With Bennett on his side on legal issues, focusing on them during a campaign could prove counterproductive for Netanyahu, if Bennett ends up being his main alternative. A right-wing candidate who attacks him only on policy and not personally or legally could be his soft spot.
When asked about that possibility, Likud MKs and officials said it would not happen.
“We’ve seen Bennett rise in polls before,” a Likud MK said. “If polls counted, he would have been prime minister by now. We are not too anxious or worried.”
The reason for the lack of concern in Likud is that Yamina’s support comes from all over the political map, which polling experts said is unsustainable. Yamina is taking away some eight mandates from parties in the Center and Center-Left.

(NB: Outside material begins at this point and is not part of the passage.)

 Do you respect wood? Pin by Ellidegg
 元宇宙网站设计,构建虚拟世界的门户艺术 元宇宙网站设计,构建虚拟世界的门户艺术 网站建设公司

Whenever a new leader of the Center-Left bloc emerges, such voters are expected to unite behind the alternative in their own camp. The non-right-wing voters currently backing Yamina in the polls could also be scared away by extreme statements by Yamina MK Bezalel Smotrich, who wants the country run by Jewish law, and whether or not Bennett and Smotrich run together, there will likely be a religious-Zionist party that runs to the Right of Yamina.
Bennett’s true political base had been proven to be six to 10 seats, and he could be peaking politically too early now that he is getting protest votes.
If Bennett burns out long before the next election, Netanyahu will be able to continue running his traditional right-wing campaign and focusing it against the legal establishment.
A source in the Likud faction said Netanyahu’s meeting with his MKs on Tuesday night was poorly attended. The source said the party is united behind the need to prevent legal injustice, but not behind attacking the legal establishment just in order to help Netanyahu stay out of jail.
“We do not speak in one voice on canceling the prime minister’s criminal cases,” the source admitted.
If the Likud is not the monolith it sometimes appears to be, Yesh Atid is revealing more and more fractures that were not previously seen in the well-oiled party that heads the opposition. After Yair Lapid attacked his friend turned rival Ofer Shelah at Monday’s faction meeting, Lapid ignored provocative questions from the media that he would have relished in the past, and the MKs awkwardly tried to ignore the elephant in the room.
Blue and White leader Benny Gantz has also made a point of not speaking so far about what is happening to his former political partners in Yesh Atid. He is also not talking about what is happening in the polls.
“I have never heard Benny speak about Bennett in public or private,” a source close to Gantz said. “The person who should be concerned about Bennett’s meteoric rise is not sitting in the Ministry of Defense. He is sitting [in the Prime Minister’s Residence] on Balfour Street.”